Hi Jayne, thanks for replying, to be honest I’m a bit all over the place at the moment, most of the time I’m fine and then I will just burst into tears! I hate feeling like this!! I think it’s because I’m not in control of this, if I didn’t have my daughter I probably wouldn’t care as much as I do but the thought of leaving her is breaking my heart!! The other night She even asked me if I was going to die, and last night she told me she doesn’t want me to die!! She will be 3 in two weeks!! I just wish I didn’t feel like this, I just can’t be strong all of the time sometimes I just feel the need to cry!!! xxx

Thanks Jayne, I’m just really feeling it today/tonight hopefully tomorrow will be A better day!! I just keep thinking why me?? What have I done to deserve this?? I’m a good person!! But I guess we all feel like that!

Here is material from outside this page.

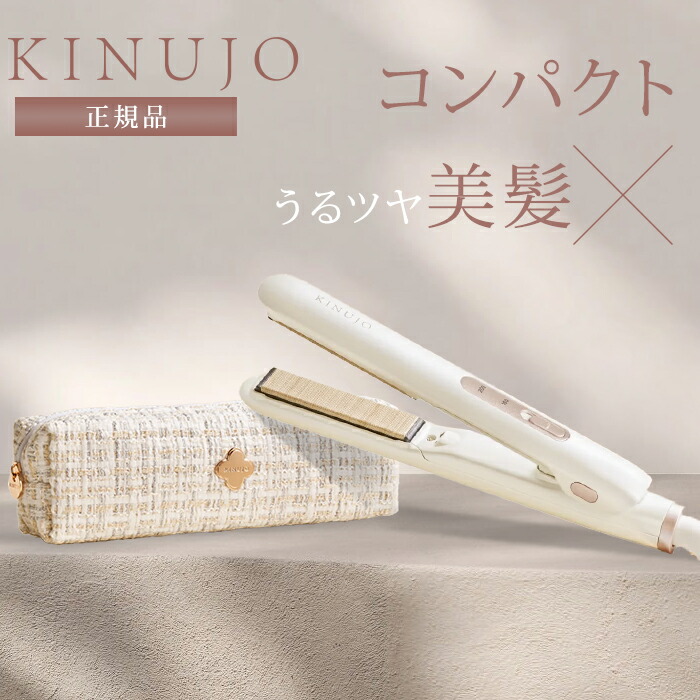 KINUJO 絹女 キヌージョ LIP IRON 【コードレスヘアアイロン】 Amazon | KINUJO LIP IRON(リップアイロン) コードレス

The truth is none of us deserve this!! We have just become members of a very exclusive club where only amazing people can join!! Thanks again Lyndsey xxx

Thank you so much Jayne, today actually is a better day!! I had a bit of a meltdown last night and just couldn’t stop crying but I realise now I just need to crack on with it get this next op done and dusted and see what’s next!! Sometimes easier said than done and I know I will still have dark days but we all just have to keep fighting!!

Thanks again for the positivity!! It really has helped!!

Much love

Lyndsey xxx

Hi Lyndsey,im 30 and have been diagnosed with grade 3 invasive breast cancer last week…it has spread in my arm and had to have a ct scan yesterday…should know results on monday…i have 2 small children and so scared…:frowning:

Hi Petrusha,

I’m so sorry you have joined our club, I am currently in my hospital bed where I had my second op yesterday (they had to go in a second time to try to get clear margins and also do an axillary lymph node clearance as it has spread to my lymph nodes) my diagnosis is grade 3 invasive ductal carcinoma with high grade DCIS My cancer is triple negative and the tumour they removed on my first op was 47.5mm out of the 2 sentinel nodes they removed 1 was positive so that’s why I have had an ANC this time! I am going home shortly so am very happy about that lol I am in terrible pain under my armpit but that’s to be expected I am going home with my Drain in and need to get it removed at the weekend. Then I will be seen in clinic in 2 weeks to get the results of this op hopefully they will get clear margins this time other wise I will need a mastectomy (which I’m not too bothered about if it needs to go it needs to go!!) next thing will be chemo because I’m triple negative and also have node involvement! And then radiotherpy!! I had a CT scan and full body bone scan last week and was honestly terrified as I had neck problems last year but I am pleased to say I got the all clear from both of those scans although they did see something on my thyroid which I need to have an ultrasound and possible biopsy on fingers crossed it’s nothing. So I think that is my story so far! I know its easier said than done but try not to worry too much (worrying doesn’t help us at all) we need to stay positive, I have really down days but it is getting easier as time goes on! Are you on facebook? If so there is an amazing private group called younger breast cancer network! The girls on there are amazing and so supportive! There is always someone to talk to there anytime of the day or night!

Keep me updated on your journey let me know how the results go on Monday! If you need to talk then I am always here.